Es mi capricho y lo disfrutamos juntos, pero no puede suponerme gastar los ahorros de la familia. Así que calculo que lo tendré dos o tres años. Por eso lo quiero vivir intensamente”.

Con lo que sacó de la venta de una motocicleta, Alberto le hizo los ajustes a su gusto: aceros inoxidables en los costados, las luces de tiras de led, las chimeneas con protecciones, la rotulación, los tapacubos, la quinta rueda tapizada, el tapizado interior… “y de momento nada más, porque mi hijo cada día encuentra cosas nuevas en Internet pero le tengo que decir que tire el freno”. En mente hay más ideas, pero lo primero es la economía familiar y el pacto con Pepi.

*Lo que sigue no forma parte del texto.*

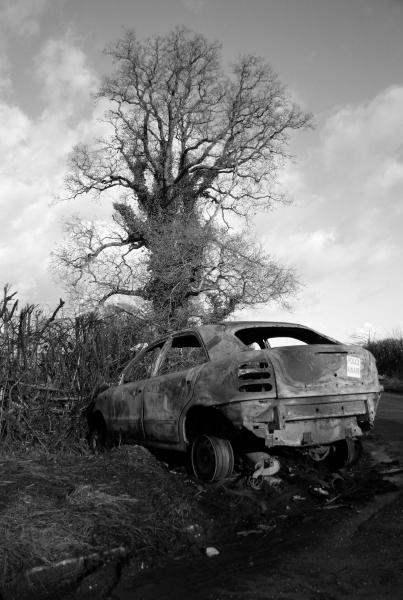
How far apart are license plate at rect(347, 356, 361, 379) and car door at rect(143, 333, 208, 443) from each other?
1490 mm

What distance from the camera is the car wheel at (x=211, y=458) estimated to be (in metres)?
5.47

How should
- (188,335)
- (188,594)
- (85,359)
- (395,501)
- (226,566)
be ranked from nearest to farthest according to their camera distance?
1. (188,594)
2. (226,566)
3. (395,501)
4. (188,335)
5. (85,359)

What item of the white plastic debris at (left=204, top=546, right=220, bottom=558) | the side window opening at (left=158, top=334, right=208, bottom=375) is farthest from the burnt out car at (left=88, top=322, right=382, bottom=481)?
the side window opening at (left=158, top=334, right=208, bottom=375)

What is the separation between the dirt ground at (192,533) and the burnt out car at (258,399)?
35cm

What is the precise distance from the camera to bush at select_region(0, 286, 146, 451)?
7.38 meters

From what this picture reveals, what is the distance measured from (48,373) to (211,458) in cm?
331

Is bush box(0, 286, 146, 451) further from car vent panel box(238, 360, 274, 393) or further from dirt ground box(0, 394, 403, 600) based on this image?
car vent panel box(238, 360, 274, 393)

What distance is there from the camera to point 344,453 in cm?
642

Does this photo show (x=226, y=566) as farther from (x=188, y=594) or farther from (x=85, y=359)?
(x=85, y=359)

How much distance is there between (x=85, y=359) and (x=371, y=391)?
14.0 feet

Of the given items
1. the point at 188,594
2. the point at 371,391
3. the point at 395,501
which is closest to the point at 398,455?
the point at 371,391

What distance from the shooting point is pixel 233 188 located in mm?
31641

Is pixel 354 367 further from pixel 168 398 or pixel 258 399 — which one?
pixel 168 398

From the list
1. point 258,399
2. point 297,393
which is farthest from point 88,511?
point 297,393
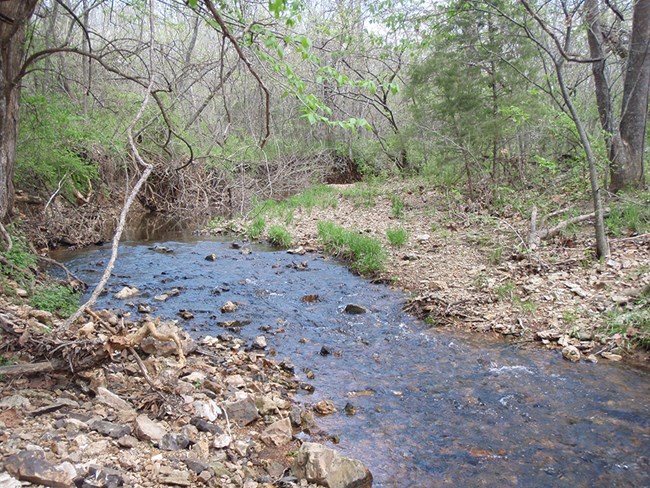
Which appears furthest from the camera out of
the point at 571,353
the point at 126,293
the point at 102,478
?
the point at 126,293

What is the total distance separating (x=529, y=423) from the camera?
3.83m

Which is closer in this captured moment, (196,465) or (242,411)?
(196,465)

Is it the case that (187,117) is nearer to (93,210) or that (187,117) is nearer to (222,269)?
(93,210)

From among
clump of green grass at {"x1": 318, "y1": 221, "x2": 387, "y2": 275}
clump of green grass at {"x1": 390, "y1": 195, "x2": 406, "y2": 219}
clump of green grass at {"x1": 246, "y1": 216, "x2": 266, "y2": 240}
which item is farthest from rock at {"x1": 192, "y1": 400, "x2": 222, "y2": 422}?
clump of green grass at {"x1": 390, "y1": 195, "x2": 406, "y2": 219}

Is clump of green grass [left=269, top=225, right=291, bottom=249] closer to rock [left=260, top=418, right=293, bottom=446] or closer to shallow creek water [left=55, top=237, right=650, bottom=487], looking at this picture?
shallow creek water [left=55, top=237, right=650, bottom=487]

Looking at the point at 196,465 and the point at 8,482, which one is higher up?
the point at 8,482

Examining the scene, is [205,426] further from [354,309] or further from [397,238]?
[397,238]

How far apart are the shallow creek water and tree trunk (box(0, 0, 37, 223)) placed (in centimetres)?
218

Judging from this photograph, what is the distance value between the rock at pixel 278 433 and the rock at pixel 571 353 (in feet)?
10.0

Alberto es consciente de que mantener este vehículo sin darle un rendimiento supone un sacrificio, pero, de momento, la satisfacción y la ilusión ganan la partida a los contras. “Mientras lo disfrutemos los cuatro juntos a mí no me importa tener que perder el día de descanso en mi trabajo. Como dice el refrán, palo con gusto no duele”. Sin duda, un espíritu cien por cien trucker.